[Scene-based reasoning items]
— begin —

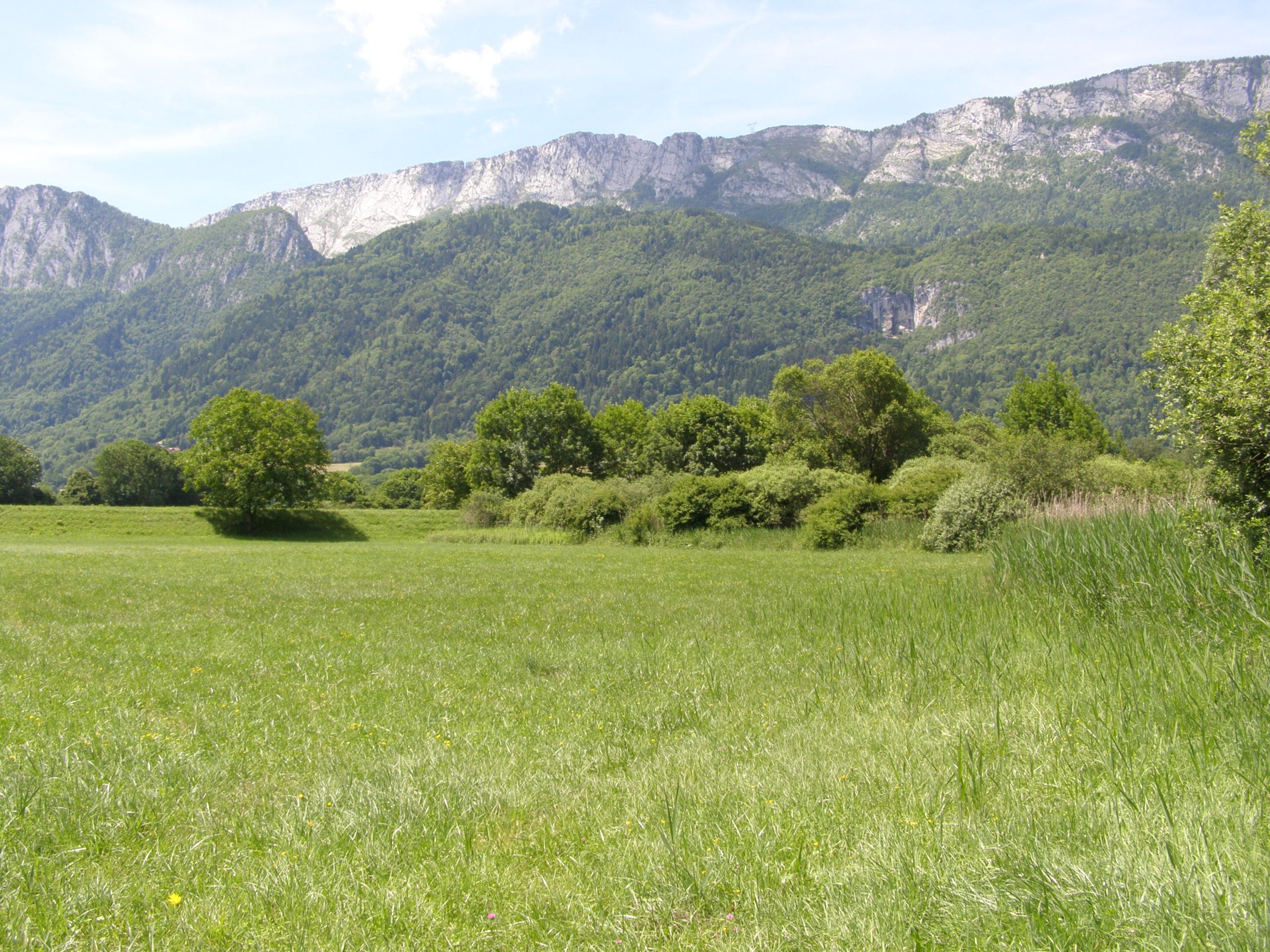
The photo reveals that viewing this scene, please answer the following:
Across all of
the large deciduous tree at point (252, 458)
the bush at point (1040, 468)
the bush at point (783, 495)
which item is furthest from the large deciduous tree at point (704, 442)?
the bush at point (1040, 468)

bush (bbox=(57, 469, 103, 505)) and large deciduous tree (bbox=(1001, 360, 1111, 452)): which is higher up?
large deciduous tree (bbox=(1001, 360, 1111, 452))

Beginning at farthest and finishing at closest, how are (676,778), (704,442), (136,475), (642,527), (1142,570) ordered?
1. (136,475)
2. (704,442)
3. (642,527)
4. (1142,570)
5. (676,778)

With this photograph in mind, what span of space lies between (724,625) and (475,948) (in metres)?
9.71

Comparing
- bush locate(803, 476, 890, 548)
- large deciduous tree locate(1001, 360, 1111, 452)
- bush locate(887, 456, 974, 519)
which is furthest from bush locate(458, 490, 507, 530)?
large deciduous tree locate(1001, 360, 1111, 452)

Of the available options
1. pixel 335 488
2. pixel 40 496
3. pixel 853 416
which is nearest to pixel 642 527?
pixel 853 416

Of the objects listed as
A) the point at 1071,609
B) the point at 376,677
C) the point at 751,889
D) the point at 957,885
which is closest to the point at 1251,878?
the point at 957,885

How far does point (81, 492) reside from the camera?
78.2 meters

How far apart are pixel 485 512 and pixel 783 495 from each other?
25.5 metres

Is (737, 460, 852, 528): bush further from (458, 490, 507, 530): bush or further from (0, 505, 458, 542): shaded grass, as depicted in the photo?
(0, 505, 458, 542): shaded grass

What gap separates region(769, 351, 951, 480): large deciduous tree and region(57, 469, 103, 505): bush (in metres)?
70.7

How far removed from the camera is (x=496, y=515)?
56.2 m

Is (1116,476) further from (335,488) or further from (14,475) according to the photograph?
(14,475)

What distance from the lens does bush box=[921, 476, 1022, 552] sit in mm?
30281

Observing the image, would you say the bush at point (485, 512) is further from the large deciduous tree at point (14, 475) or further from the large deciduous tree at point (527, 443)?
the large deciduous tree at point (14, 475)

— end —

● **Task goal**
Print the lines of the items above verbatim, starting at the line with "How far removed" and continuing through the end of the items.

● **Solution for this task**
How far removed from the camera is (x=496, y=515)?
56.2 m

Is (1116,476) further from (335,488) or further from (14,475) according to the photograph?
(14,475)

What distance from the lens does bush box=[921, 476, 1022, 552] sit in mm?
30281

Observing the image, would you say the bush at point (485, 512) is further from the large deciduous tree at point (14, 475) or further from the large deciduous tree at point (527, 443)?
the large deciduous tree at point (14, 475)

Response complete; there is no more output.